## [Passage shown]
Presbyterian Minister David Campbell said he was "disgusted" Canberrans had been allowed to gather in their hundreds on Friday in solidarity, while his congregations were still restricted.
"My congregation will not be allowed to sing hymns and yet these protesters can go on the streets and shout and bawl and nothing can be done," Rev Campbell said. "I'm totally disgusted."
The coronavirus has changed the world but it hasn't changed the importance of questioning, scrutinising, challenging, and yes, protesting. And what people have seen in the US this past week or so, and their own reflections on our own shames in relation to race, has inspired many to take the action of public protest.
Of course, not everyone will have seen that their motivations justified the breach of lockdown rules. Those people are entitled to their opinion and their disapproval. We've all worked hard to keep the virus suppressed, and we can easily see the way the protests in the US might have a terrible byproduct in weeks to come.
But shock jocks and politicians should not pillory those to whom Friday's protest meant so much, and who determined that attending it was worth a risk.
To suggest Australian governments should ban protest events, with the implication that the ban would then be enforced by police, is not only to risk escalation, it utterly misses the import of the moment.
Last week, Prime Minister Scott Morrison quoted a meme he had seen on social media that trumpeted Martin Luther King's commitment to peaceful protest. It was a most unwise instinct on the part of the Prime Minister to co-opt the greatest leader the US civil rights movement has had to make some throwaway, context-free point on Sydney radio about his discomfort at the American protests.
As a young church minister Martin Luther King Jr. organised the Montgomery bus boycott that saw Rosa Parks arrested for sitting (yes, illegally sitting) in a seat reserved for white people. That boycott and Rosa Park's illegal action finally ended segregation.
The United States is fighting for its identity, its future as a world leader, and the things that made it great.

## [Complete the following]
**A.** Print, word for word, the part of the passage on the lockdown protests that runs from "The coronavirus has" to "worth a risk.".
**B.** Pick up the passage on the lockdown protests after its final sentence and keep writing it.

Dataset entries:
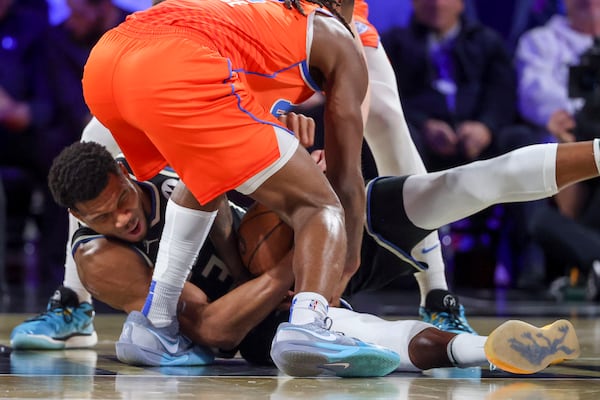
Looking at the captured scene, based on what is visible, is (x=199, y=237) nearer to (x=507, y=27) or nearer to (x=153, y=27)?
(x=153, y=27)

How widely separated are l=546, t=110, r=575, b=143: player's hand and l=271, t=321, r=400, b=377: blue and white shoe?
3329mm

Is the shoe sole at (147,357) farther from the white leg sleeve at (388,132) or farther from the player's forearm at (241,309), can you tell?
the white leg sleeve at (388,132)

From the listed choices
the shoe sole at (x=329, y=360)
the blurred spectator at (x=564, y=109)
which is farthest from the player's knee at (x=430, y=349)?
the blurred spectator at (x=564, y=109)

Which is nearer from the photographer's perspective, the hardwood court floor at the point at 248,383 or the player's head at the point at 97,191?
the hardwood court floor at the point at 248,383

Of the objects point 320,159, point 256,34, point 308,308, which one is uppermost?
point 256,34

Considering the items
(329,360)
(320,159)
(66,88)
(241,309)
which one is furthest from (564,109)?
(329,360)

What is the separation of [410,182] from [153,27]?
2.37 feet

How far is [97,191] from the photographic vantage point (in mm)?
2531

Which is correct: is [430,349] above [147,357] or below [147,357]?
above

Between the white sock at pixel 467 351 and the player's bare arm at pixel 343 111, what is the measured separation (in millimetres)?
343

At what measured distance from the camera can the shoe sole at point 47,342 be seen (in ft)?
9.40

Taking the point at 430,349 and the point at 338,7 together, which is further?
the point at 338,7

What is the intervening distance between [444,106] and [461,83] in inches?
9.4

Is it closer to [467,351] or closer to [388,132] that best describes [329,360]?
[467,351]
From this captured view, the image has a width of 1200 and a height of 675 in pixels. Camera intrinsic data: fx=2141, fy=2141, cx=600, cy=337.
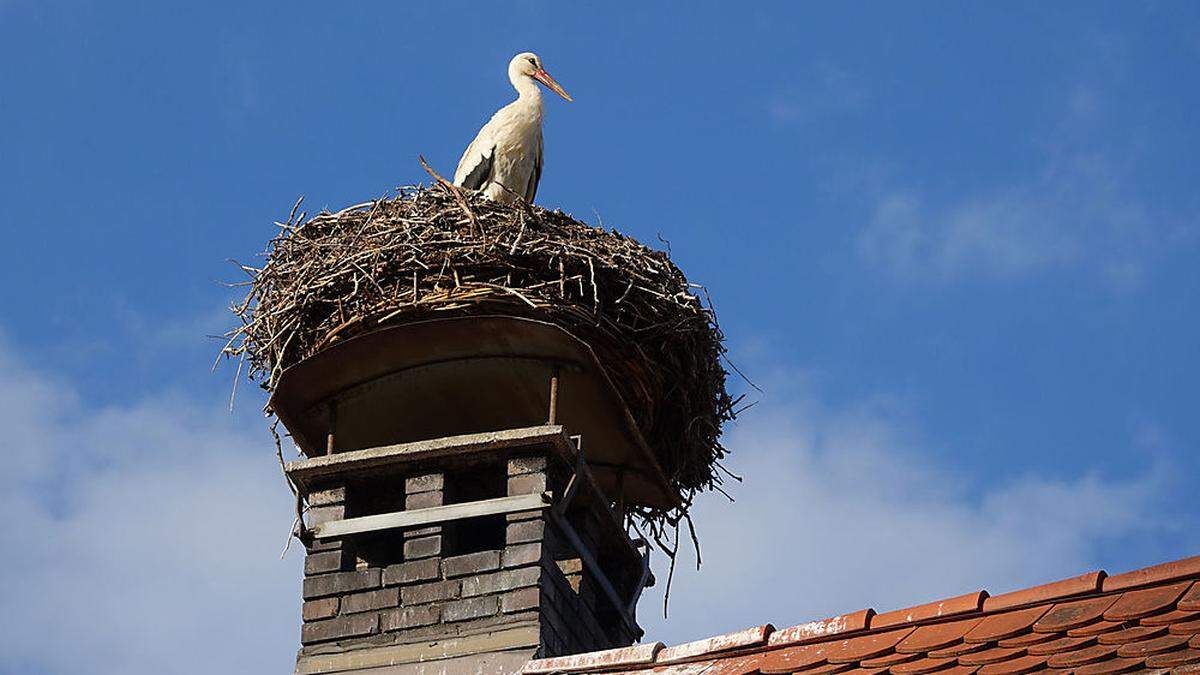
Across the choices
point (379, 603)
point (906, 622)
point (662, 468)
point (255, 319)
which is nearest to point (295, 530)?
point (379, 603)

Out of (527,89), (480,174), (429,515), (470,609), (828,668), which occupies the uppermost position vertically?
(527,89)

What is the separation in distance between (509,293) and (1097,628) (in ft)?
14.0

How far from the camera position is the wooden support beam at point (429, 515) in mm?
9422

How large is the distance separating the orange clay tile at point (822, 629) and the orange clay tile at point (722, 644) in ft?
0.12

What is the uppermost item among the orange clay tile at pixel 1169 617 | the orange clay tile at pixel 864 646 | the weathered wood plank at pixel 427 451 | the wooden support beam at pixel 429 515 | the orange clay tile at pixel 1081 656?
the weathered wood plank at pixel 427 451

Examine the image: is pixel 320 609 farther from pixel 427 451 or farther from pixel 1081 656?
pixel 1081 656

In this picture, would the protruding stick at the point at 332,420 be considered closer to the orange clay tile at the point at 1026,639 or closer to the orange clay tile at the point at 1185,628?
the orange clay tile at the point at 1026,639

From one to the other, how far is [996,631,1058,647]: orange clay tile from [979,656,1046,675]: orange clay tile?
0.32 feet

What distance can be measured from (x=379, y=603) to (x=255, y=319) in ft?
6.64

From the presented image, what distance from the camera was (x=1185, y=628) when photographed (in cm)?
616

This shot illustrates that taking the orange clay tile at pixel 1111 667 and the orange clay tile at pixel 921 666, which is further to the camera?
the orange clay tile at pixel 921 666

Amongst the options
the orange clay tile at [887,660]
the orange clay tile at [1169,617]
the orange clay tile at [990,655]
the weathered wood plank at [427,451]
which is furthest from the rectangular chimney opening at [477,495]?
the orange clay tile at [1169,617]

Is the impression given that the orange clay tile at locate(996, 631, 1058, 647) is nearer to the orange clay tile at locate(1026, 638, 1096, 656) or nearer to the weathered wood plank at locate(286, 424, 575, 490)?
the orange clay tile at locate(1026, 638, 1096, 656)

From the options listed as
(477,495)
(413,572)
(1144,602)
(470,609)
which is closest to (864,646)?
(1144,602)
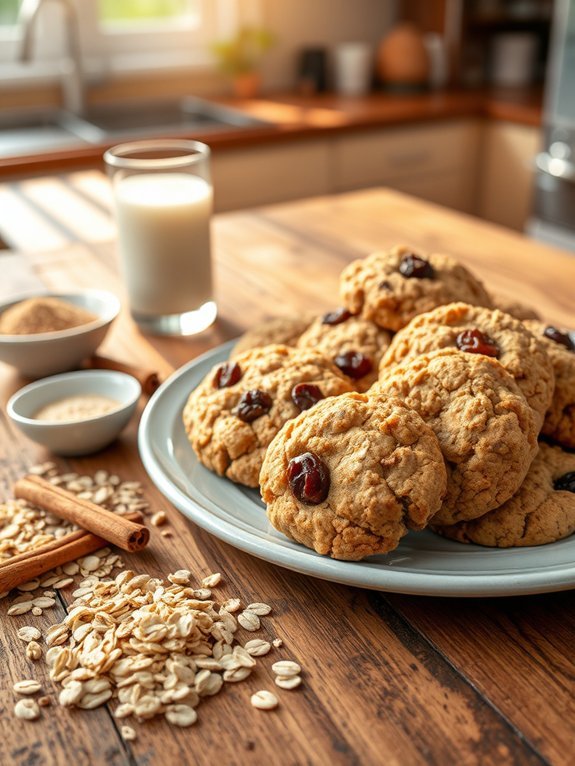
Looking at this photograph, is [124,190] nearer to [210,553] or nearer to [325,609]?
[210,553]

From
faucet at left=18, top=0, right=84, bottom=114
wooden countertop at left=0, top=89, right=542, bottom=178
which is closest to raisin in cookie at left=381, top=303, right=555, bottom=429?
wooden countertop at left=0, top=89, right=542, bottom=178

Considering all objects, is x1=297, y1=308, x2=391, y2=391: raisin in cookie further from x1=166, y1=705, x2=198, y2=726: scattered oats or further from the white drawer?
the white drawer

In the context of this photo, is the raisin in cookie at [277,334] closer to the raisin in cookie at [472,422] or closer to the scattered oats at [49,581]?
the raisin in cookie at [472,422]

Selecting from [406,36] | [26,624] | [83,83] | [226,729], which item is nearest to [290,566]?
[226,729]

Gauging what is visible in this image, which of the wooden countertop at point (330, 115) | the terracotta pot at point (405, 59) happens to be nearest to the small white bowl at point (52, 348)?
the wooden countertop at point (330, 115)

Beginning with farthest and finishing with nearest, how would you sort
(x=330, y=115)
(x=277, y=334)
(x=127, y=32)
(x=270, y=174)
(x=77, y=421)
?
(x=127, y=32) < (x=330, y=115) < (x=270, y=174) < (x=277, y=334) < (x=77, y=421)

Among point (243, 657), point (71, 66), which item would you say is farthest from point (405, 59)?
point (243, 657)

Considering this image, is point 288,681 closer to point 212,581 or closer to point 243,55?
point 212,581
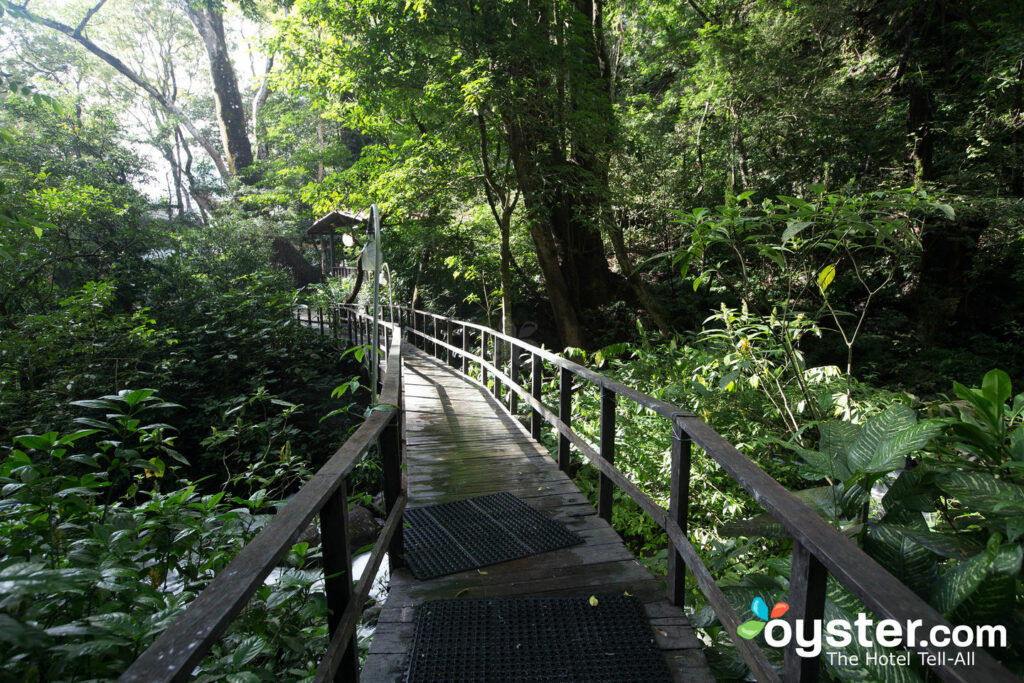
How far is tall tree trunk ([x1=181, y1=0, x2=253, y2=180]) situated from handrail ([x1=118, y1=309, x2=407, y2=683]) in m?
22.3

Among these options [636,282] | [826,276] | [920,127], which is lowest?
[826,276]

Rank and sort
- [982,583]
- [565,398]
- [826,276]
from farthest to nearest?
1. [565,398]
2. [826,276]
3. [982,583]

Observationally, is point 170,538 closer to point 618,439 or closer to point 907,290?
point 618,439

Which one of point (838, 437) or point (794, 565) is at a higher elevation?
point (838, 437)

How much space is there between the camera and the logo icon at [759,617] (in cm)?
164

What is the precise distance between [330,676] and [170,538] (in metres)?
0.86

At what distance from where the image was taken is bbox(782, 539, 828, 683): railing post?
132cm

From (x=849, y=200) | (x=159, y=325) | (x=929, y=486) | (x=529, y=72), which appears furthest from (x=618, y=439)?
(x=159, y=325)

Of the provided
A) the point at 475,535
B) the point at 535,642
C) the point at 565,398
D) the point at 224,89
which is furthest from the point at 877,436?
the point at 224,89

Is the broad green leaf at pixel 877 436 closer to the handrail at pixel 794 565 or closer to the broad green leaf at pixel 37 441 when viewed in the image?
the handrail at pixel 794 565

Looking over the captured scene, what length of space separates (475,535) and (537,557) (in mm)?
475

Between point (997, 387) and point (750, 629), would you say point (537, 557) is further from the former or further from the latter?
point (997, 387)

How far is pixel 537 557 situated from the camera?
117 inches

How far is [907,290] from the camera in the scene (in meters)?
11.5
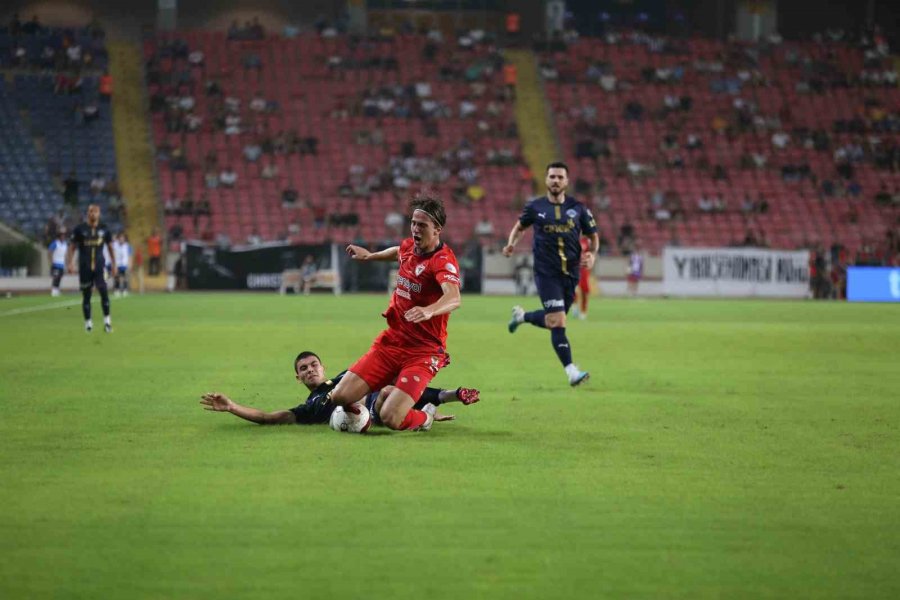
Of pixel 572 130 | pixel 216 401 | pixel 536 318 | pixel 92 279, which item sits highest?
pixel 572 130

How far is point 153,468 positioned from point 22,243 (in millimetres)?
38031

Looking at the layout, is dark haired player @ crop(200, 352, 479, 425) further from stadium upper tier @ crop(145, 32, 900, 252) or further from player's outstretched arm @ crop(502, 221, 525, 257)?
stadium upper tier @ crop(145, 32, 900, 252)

## [Exercise responses]
**A.**
The coronavirus has changed the world but it hasn't changed the importance of questioning, scrutinising, challenging, and yes, protesting. And what people have seen in the US this past week or so, and their own reflections on our own shames in relation to race, has inspired many to take the action of public protest.
Of course, not everyone will have seen that their motivations justified the breach of lockdown rules. Those people are entitled to their opinion and their disapproval. We've all worked hard to keep the virus suppressed, and we can easily see the way the protests in the US might have a terrible byproduct in weeks to come.
But shock jocks and politicians should not pillory those to whom Friday's protest meant so much, and who determined that attending it was worth a risk.

**B.**
Violence is never acceptable. But civil disobedience is not something that should earn tut-tutting opprobrium of the kind that sees every new leader of the Australian Council of Trade Unions face nonsensical questioning about their commitment to obey every law. Civil disobedience is an important part of a democracy.
Mr Morrison is taking a risk with the public's health as he urges the economy to reopen, but it is a risk he judges, rightly or wrongly, to be worth taking when balanced against other risks to the economy and jobs.
The Presbyterian minister is allowed 20 people at a church service and 50 at a funeral. Clubs and pubs are open again in Sydney where the bulk of coronavirus cases occurred, with 50 allowed at a venue. In Canberra, we are back in restaurants with 20 diners at a time, and in the gym. Every time we consider taking up one of these opportunities we judge the risk.
To suggest Australian governments should ban protest events, with the implication that the ban would then be enforced by police, is not only to risk escalation, it utterly misses the import of the moment. A much more nuanced message was delivered by Chief Health Officer Brendan Murphy, who warned that large, close gatherings of any kind, including protests, parties and packed beaches, are dangerous and "we would prefer people not to go". But, "if you are going to an event like this please try and practise distancing".